WORK TO COMPLETE - Gather the lines from the material that contain "recaptcha".
Start of DATASET CONTENT
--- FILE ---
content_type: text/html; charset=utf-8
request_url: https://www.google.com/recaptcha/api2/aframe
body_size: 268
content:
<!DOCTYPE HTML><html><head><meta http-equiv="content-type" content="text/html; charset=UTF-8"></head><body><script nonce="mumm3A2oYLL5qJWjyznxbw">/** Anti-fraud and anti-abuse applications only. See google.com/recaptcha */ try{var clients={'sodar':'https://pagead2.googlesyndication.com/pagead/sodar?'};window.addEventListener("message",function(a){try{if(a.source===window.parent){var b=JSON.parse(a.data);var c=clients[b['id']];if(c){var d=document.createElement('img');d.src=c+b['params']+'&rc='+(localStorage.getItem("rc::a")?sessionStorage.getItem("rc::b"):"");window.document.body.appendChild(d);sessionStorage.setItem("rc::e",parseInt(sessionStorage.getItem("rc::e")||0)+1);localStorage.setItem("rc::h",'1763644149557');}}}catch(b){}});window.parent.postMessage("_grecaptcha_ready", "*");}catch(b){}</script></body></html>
End of DATASET CONTENT
FINISHED EXERCISE -
request_url: https://www.google.com/recaptcha/api2/aframe
<!DOCTYPE HTML><html><head><meta http-equiv="content-type" content="text/html; charset=UTF-8"></head><body><script nonce="mumm3A2oYLL5qJWjyznxbw">/** Anti-fraud and anti-abuse applications only. See google.com/recaptcha */ try{var clients={'sodar':'https://pagead2.googlesyndication.com/pagead/sodar?'};window.addEventListener("message",function(a){try{if(a.source===window.parent){var b=JSON.parse(a.data);var c=clients[b['id']];if(c){var d=document.createElement('img');d.src=c+b['params']+'&rc='+(localStorage.getItem("rc::a")?sessionStorage.getItem("rc::b"):"");window.document.body.appendChild(d);sessionStorage.setItem("rc::e",parseInt(sessionStorage.getItem("rc::e")||0)+1);localStorage.setItem("rc::h",'1763644149557');}}}catch(b){}});window.parent.postMessage("_grecaptcha_ready", "*");}catch(b){}</script></body></html>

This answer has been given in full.